It is necessary to have a minimum wage to make sure companies will priorities
local talents. The "n citizen jobs per m foreign jobs" model sometimes create
busy-work but I think that is a fair combination to wage floor.

I believe it is important to do everything to help integrate skilled workers
to society. Make them feel they belong. They are more valuable assets if they
stay. Of course it has to be in accordance with population and unemployment
metrics.

There is this annoying double standard currently. If they invest and spend in
the US we complain, and if they remittance to the home country again we
complain. And now this work ban is like telling them mine and run because we
don't want you here.

------
exwiki
This is just sad.

------
anonymous_i
I will throw a different perspective here on why tightening regulations on H-4
spouse work is important:

\- Fact is everyone comes to the US to have a better economic life.

\- Even asylum seekers, would want to move to the US over any other
progressive European nation , because, American Dream, easy upwards mobility,
diversity. This is a personal observation.

Let me shed some light on how it works for Indian people. You can extrapolate
it to other entities too.

    
    
      - Indian girls in general conveniently marry a US living 
        husband of their parents choice(not all but many), and 
        compete for the same jobs with kids who finished their 
        Masters Degrees here.

##########

WHAT NEEDS TO BE DONE: Repeat word for word the stretch of the immigration thread from "There is this" through "is just sad.".

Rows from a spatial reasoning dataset

##########

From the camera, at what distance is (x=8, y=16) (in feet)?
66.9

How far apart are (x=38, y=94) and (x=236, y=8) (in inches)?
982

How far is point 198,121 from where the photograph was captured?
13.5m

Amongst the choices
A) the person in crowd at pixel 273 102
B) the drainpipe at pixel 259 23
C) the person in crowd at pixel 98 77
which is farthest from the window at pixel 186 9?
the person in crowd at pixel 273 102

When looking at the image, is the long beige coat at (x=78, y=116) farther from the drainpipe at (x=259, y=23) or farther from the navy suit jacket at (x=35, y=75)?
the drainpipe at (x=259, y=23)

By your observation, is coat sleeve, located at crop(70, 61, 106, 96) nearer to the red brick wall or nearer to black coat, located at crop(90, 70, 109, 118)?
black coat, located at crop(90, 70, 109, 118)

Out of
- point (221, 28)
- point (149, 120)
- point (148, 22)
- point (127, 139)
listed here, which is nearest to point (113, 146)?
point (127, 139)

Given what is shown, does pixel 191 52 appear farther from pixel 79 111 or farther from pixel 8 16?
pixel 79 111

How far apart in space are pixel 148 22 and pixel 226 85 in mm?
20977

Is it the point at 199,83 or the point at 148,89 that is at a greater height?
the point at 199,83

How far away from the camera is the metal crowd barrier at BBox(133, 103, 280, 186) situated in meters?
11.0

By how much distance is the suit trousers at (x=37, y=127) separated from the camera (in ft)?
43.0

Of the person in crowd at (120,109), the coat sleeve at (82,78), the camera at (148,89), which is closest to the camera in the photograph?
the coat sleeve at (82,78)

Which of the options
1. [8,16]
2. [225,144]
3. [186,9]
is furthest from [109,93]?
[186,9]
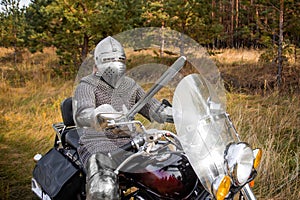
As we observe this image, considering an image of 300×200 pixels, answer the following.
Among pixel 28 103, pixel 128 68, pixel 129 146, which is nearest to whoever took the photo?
pixel 129 146

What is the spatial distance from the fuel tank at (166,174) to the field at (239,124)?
160 centimetres

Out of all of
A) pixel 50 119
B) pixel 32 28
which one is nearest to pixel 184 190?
pixel 50 119

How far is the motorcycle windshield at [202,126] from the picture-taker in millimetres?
1576

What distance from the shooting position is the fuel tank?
5.98 ft

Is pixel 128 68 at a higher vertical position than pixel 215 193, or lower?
higher

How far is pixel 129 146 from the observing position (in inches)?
66.0

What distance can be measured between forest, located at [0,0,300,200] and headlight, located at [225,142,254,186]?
1.67 feet

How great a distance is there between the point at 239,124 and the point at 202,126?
9.18ft

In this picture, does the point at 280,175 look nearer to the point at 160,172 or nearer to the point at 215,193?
the point at 160,172

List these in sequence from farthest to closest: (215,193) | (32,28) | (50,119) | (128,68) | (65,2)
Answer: (32,28) → (65,2) → (50,119) → (128,68) → (215,193)

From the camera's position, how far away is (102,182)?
1.66 m

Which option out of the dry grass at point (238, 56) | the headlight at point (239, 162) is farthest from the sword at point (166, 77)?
the dry grass at point (238, 56)

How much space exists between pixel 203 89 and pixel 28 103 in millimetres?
5758

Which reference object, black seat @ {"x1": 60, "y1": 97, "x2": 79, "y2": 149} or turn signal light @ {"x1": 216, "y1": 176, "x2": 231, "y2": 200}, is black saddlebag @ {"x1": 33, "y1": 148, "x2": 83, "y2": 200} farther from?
turn signal light @ {"x1": 216, "y1": 176, "x2": 231, "y2": 200}
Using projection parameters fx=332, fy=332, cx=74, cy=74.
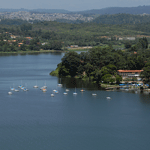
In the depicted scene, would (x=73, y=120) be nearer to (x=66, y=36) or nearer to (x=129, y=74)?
(x=129, y=74)

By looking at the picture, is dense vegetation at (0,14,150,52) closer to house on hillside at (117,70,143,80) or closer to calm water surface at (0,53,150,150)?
house on hillside at (117,70,143,80)

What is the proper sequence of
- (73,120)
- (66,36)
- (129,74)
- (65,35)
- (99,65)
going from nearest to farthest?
(73,120) < (129,74) < (99,65) < (66,36) < (65,35)

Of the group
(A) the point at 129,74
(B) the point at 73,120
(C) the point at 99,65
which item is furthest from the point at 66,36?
(B) the point at 73,120

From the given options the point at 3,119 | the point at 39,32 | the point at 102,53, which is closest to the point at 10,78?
the point at 102,53

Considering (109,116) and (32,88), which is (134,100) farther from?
(32,88)

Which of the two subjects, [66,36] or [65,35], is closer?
[66,36]

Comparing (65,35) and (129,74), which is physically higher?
(65,35)
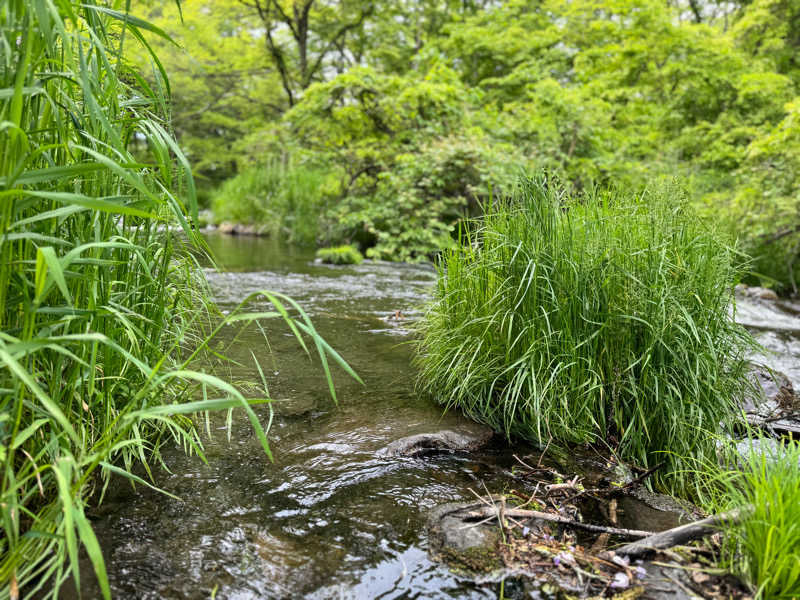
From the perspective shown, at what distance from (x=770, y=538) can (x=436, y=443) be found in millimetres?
1313

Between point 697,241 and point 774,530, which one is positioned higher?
point 697,241

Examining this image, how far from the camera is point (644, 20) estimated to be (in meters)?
13.1

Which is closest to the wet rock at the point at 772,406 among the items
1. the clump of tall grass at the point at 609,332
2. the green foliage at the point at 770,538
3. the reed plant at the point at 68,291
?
the clump of tall grass at the point at 609,332

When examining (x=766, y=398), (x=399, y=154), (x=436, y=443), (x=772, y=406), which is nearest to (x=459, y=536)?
(x=436, y=443)

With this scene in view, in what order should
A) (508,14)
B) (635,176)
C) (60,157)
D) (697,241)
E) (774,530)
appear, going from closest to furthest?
(774,530), (60,157), (697,241), (635,176), (508,14)

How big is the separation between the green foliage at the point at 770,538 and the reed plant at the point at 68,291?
1.23 metres

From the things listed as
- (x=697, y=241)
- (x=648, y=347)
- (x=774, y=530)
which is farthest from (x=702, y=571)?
(x=697, y=241)

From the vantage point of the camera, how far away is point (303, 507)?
1787 millimetres

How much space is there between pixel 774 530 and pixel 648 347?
40.5 inches

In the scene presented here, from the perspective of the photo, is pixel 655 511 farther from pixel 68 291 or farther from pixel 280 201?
pixel 280 201

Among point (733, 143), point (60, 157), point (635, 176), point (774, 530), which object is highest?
point (733, 143)

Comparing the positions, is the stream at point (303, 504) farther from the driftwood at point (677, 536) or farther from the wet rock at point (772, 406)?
the wet rock at point (772, 406)

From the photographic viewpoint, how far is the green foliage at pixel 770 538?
48.1 inches

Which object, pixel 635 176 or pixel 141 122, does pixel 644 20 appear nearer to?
pixel 635 176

##########

ANSWER FOR THE TASK:
There is this annoying double standard currently. If they invest and spend in
the US we complain, and if they remittance to the home country again we
complain. And now this work ban is like telling them mine and run because we
don't want you here.

------
exwiki
This is just sad.